En plein confinement, comment contourner l’impossibilité de faire des travaux pratiques ? Fleur Ypres, professeure de SVT au lycée Raymond Naves de Toulouse a conçu 3 jeux d’évasion (Escape Games) disponibles en ligne. « Réviser des notions du programme, extraire des informations ou mettre en œuvre des stratégies de résolution », ses productions permettent de faire progresser ses élèves. Inspirée de la série Games of Thrones, l’enseignante propose aussi un Escape Game géologique où le métamorphisme hydrothermal n’a plus de secret pour des lycéens « qui ressentent de la fierté à résoudre les différentes énigmes ». Toujours à l’écoute de ces élèves pour améliorer ses jeux d’évasion, Fleur Ypres n’oublie pas « d’évaluer l’ensemble des notions retenues à la fin de la partie ».
Qu’est-ce qu’un Escape Game en ligne ?
Un « Escape Game » ou « Jeu d’évasion », est un jeu de rôle, grandeur nature, qui consiste à s’échapper d’une pièce, en un temps limité, grâce à la résolution d’un certain nombre d’énigmes. Par extension, cette expression désigne également les jeux pour lesquels l’objectif final est d’apporter une solution à un problème en un temps limité : ouvrir un coffre, résoudre un meurtre, désamorcer une bombe … De ce concept sont nés les jeux de société, comme Unlock ou Exit qui sont des Escape Games de plateau, et se sont développés les Escape Games virtuels, qui n’existent pas matériellement, mais numériquement. Du fait du confinement, les Escape Games en ligne, accessibles gratuitement, ou pas, se sont multipliés dans le cyberespace.
Quelles sont les notions mobilisables avec vos Escape Games ?
Je passe par la ludification c’est-à-dire que j’utilise des éléments ludiques, et des techniques de conception de jeu, pour atteindre un objectif qui se trouve en dehors du jeu. Dans le cadre d’un Escape Game pédagogique, je vais faire jouer mes élèves dans le but de leur faire construire ou réviser des notions du programme, mais également, de leur faire développer des capacités comme concevoir et mettre en œuvre des stratégies de résolution, observer, extraire des informations, coopérer et collaborer … Selon moi, n’importe quelle notion du programme peut faire l’objet d’un Escape Game : il suffit juste d’un peu d’imagination.
▬▬▬
Tâche A
Restituez mot pour mot le passage du texte sur les jeux d'évasion pédagogiques qui commence à « Quelles sont les » et se termine à « d’un peu d’imagination. ».
Tâche B
Poursuivez le texte sur les jeux d'évasion pédagogiques à partir de sa dernière phrase.

Données fournies
▬▬▬
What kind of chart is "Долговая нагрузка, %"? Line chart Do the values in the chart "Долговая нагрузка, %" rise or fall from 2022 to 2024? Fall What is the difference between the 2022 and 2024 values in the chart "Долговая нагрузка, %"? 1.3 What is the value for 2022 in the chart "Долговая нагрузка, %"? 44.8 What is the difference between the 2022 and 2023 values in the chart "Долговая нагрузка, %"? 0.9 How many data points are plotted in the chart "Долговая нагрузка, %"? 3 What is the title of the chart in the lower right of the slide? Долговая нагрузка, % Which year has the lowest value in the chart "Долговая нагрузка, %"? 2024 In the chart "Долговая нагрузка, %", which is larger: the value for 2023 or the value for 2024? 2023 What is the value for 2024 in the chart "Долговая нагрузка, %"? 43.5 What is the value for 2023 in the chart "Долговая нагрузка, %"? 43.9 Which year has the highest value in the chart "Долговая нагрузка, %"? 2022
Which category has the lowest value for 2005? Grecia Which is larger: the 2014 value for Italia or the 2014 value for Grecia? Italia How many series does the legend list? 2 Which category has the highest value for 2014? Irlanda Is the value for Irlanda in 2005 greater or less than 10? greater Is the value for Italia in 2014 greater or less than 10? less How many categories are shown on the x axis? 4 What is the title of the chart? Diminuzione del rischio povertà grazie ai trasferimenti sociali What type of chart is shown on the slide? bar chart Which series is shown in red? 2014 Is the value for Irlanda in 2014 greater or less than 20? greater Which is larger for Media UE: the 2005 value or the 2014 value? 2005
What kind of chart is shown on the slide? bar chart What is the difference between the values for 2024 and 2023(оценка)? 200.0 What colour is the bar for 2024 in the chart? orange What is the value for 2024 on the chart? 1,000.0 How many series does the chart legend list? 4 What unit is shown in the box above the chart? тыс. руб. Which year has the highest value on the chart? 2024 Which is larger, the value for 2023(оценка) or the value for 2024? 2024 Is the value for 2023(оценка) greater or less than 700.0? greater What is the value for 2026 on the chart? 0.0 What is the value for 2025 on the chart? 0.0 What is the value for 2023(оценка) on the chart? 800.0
▬▬▬
Votre réponse A
Quelles sont les notions mobilisables avec vos Escape Games ?
Je passe par la ludification c’est-à-dire que j’utilise des éléments ludiques, et des techniques de conception de jeu, pour atteindre un objectif qui se trouve en dehors du jeu. Dans le cadre d’un Escape Game pédagogique, je vais faire jouer mes élèves dans le but de leur faire construire ou réviser des notions du programme, mais également, de leur faire développer des capacités comme concevoir et mettre en œuvre des stratégies de résolution, observer, extraire des informations, coopérer et collaborer … Selon moi, n’importe quelle notion du programme peut faire l’objet d’un Escape Game : il suffit juste d’un peu d’imagination.

Votre réponse B
Evaluez-vous les performances des élèves ? Est-ce possible d’évaluer les compétences et les connaissances des élèves avec ces propositions ?
Je ne cherche pas à savoir en combien de temps les élèves terminent l’ Escape Game. Le chronomètre n’est là que pour rajouter de l’intensité à l’expérience de jeu. En revanche, le débriefing est une étape indispensables d’un Escape Game réussi : il permet de faire l’état des lieux des émotions, des connaissances et des compétences cristallisées pendant le jeu.
A minima, je demande aux élèves de répondre à un sondage anonyme. Mais pour évaluer plus précisément l’ensemble des notions retenues, je propose à la fin du jeu de me rédiger un compte-rendu contextualisé (par exemple, le rapport d’un médecin légiste, ou un dialogue entre deux personnages de l’histoire, ou un mail adressé à des survivants d’une épidémie pour obtenir leur sérum, …), et dans ce cas, je peux également évaluer leur compétences numériques, s’ils ont illustré le compte-rendu avec des captures d’écran des logiciels ou modélisations utilisés, ou alors un QCM sur Pronote.
Quel est ce jeu géologique autour de la série Games of Thrones ?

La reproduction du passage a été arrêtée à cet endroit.